Fama, queda, paixões, abandono e renascimento. Um fruto, uma história, um ciclo de vida.

A amêndoa do Algarve pode provocar tudo isto? Um artigo que começa com uma proposta que não é indecente e que desfia esta relação duradoura e sentimental (e com laivos de novela) entre o homem e a amêndoa algarvia. 

 

Primeiros dias de janeiro, uma proposta sedutora:  

Meta-se no carro e dirija-se para sul, para a última faixa de terra do país, antes do imenso mar azul que nos separa de África.  

 

Passada a serra do Caldeirão, deixe os olhos vaguearem pelos campos do Barrocal Algarvio, terra vermelha encaixada entre a serra e o mar. É aí mesmo que vai encontrar um dos mais bonitos (e efémeros) cenários naturais de Portugal. 

 

A floração das amendoeiras é um acontecimento celebrado pelos algarvios e por todos os que habitam na região. Apesar do frio, apesar do pico do inverno, os campos cobertos de branco representam um novo ciclo, um puro sinal de esperança de que melhores dias virão e que a primavera é mesmo uma certeza.

 

Mas é preciso ainda seguir paralelo ao mar, em direção a Espanha, para encontrar uma das maiores manchas de amendoeiras e por consequência um espetáculo imperdível que se estende por vários quilómetros.

 

A pequena aldeia de Alta Mora, apanhada no meio deste ‘nevão’ todos os anos, tornou-se o ponto de partida e de chegada para centenas de curiosos e turistas, ansiosos de percorrer os terrenos em pura contemplação. O crescimento imparável de visitantes levou à criação do Trilho ‘Caminho da Amendoeira’, um percurso pedestre de pequena rota, circular, com 11 kms e que regista uma afluência cada vez maior de ano para ano.   

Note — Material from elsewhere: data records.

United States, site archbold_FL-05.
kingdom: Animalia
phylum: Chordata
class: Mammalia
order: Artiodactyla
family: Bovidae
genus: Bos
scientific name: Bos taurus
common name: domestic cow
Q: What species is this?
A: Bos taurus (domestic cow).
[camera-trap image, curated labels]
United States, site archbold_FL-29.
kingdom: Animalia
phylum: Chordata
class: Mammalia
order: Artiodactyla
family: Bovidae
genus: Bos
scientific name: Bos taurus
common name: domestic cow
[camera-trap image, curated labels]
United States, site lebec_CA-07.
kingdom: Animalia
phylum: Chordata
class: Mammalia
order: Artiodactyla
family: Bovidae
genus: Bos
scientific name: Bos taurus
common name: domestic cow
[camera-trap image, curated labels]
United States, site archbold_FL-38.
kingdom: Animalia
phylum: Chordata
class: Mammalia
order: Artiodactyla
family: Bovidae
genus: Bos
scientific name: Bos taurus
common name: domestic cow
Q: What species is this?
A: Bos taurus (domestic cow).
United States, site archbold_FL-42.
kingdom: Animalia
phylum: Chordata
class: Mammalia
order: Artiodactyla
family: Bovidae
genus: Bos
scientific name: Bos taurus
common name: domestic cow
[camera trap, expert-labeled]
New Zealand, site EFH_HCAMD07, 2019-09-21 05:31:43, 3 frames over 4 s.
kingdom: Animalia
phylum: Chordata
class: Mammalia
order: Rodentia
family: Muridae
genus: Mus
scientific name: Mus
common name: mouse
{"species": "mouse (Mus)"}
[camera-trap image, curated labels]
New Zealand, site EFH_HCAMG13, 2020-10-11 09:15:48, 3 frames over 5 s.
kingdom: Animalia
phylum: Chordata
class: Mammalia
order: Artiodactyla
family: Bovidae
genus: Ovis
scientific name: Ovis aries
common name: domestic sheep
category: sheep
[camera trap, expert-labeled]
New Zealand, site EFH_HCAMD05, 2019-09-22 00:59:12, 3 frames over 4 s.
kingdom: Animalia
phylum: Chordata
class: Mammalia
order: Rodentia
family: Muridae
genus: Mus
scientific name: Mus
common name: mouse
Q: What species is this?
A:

Espanhóis, italianos, alemães, holandeses são apenas alguns dos muitos turistas que acorrem a Alta Mora e que se fazem à estrada.

 

 AMENDOEIRAS EM FLOR JÁ TÊM FESTIVAL

Perante a popularidade do percurso, em 2020 a Associação Recreativa, Cultural e Desportiva dos Amigos da Alta Mora organizou o ‘Festival das Amendoeiras em Flor’.

Um evento com um enorme sucesso e que reuniu mais de um milhar de visitantes. «Sentimos que as pessoas simplesmente adoram as amendoeiras em flor. Tínhamos de aproveitar a presença de tanta gente e explorar os produtos locais, divulgar as tradições, a nossa cultura e claro, a lenda das amendoeiras em flor» refere Valter Matias, Presidente da Associação. Teatro, fabrico de artesanato ao vivo, workshops, plantação de meia centena de amendoeiras, foram apenas algumas das atividades da 1ª edição deste Festival que se estendeu por dois dias.  

 

ACREDITA EM ‘FELIZES PARA SEMPRE’?

Se não acredita, devia.

Há um casamento feliz, que dura há muitos séculos: o Algarve e a amêndoa. Deu origem a lendas de princesas nórdicas, infelizes e saudosas da sua neve. Para combater a tristeza, os

maridos decidem plantar amendoais a perder de vista para que elas se imaginassem rodeadas de neve. Assim, foram felizes para sempre.

Mas… há mais. Está a ver o ‘D. Rodrigo’? Amêndoa. O ‘Doce Fino’? Amêndoa. ‘Queijinhos do Algarve’? Amêndoa. ‘Morgado do Algarve’? Amêndoa.

 

Esta união é aprendida e absorvida pelos alunos dos cursos das áreas de Cozinha e Pastelaria na Escola de Hotelaria e Turismo do Algarve logo nos primeiros meses de formação. Sejam portugueses ou estrangeiros, mergulham a fundo nos produtos endógenos, nas tradições e nas influências de determinados alimentos na gastronomia e doçaria.

 

A amêndoa está em toda a parte, ou não fosse a ‘alma’ da doçaria tradicional do Algarve, de origem conventual. «É muito importante transmitir aos nossos alunos quais os ingredientes típicos mais usados e qual a sua origem, até porque temos alguns alunos estrangeiros que não conhecem. O objetivo é saberem usar e até criarem alguns doces com base nos produtos tão típicos do Algarve, como a amêndoa», refere Paula Domingues, chefe e formadora de Pastelaria.

 

https://escolas.turismodeportugal.pt/escola/algarve/

 

QUANDO OS ALUNOS SE APAIXONAM

É possível apaixonarmo-nos pelos produtos da terra? Sentirmos amor pelas laranjas, amêndoas, figos?

 

Juliana Santos, oriunda da Baia, Brasil e finalista do curso de Gestão e Produção de Pastelaria na Escola de Hotelaria e Turismo do Algarve, assume o seu atual estado de enamoramento pelos produtos endógenos do Algarve.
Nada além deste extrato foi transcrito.